> [Given task]:
Starting with the line containing "At what distance has" and going on through the end of the data, rewrite those lines with "camera" swapped for "viewer" and everything else left as is. Leave out the pictures.
*** Records for processing
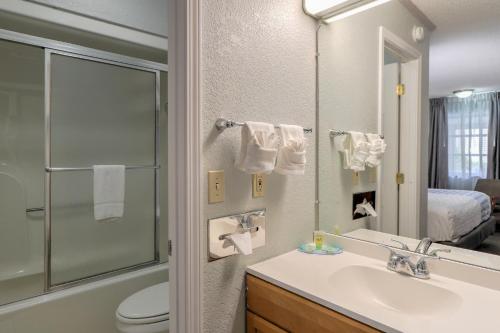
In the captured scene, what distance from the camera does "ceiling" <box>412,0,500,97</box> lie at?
3.65 ft

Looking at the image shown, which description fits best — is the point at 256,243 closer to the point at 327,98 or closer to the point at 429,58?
the point at 327,98

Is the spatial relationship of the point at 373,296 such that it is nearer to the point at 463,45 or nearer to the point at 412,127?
the point at 412,127

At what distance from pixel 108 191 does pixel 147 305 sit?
33.5 inches

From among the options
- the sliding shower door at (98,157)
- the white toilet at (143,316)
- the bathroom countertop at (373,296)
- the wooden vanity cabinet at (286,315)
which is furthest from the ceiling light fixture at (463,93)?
the sliding shower door at (98,157)

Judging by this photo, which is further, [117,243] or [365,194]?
[117,243]

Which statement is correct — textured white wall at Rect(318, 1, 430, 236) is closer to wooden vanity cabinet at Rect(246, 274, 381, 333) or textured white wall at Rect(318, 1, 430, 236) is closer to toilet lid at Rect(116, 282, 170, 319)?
wooden vanity cabinet at Rect(246, 274, 381, 333)

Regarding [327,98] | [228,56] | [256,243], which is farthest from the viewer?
[327,98]

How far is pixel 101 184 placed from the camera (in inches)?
83.3

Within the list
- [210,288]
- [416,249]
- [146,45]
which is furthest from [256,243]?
[146,45]

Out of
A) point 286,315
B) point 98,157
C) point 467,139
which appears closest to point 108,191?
point 98,157

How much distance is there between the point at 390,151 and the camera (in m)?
1.42

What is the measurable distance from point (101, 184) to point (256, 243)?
139cm

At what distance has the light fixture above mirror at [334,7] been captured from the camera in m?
1.32

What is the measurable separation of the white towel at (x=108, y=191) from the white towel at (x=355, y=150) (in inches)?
61.2
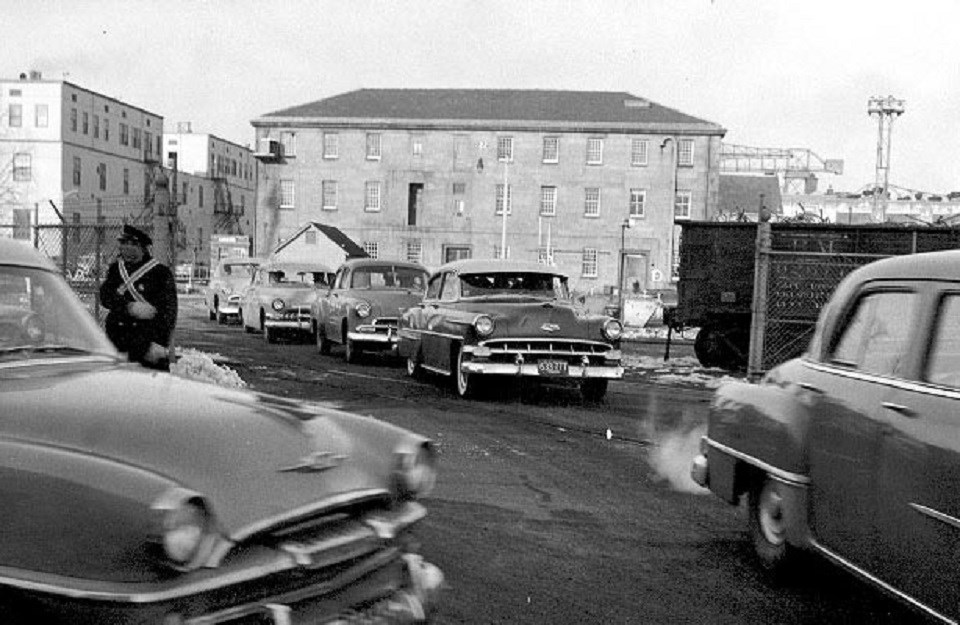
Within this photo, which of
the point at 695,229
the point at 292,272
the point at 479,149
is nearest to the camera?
******
> [Answer to the problem]:
At what distance has the light fixture above mirror at [334,7] been captured from the viewer in m?
1.32

What is the measurable separation of the white towel at (x=108, y=191) from the white towel at (x=355, y=150) (in inches)?
61.2
Within this photo, which of
the point at 695,229
the point at 292,272
the point at 479,149
is nearest to the viewer?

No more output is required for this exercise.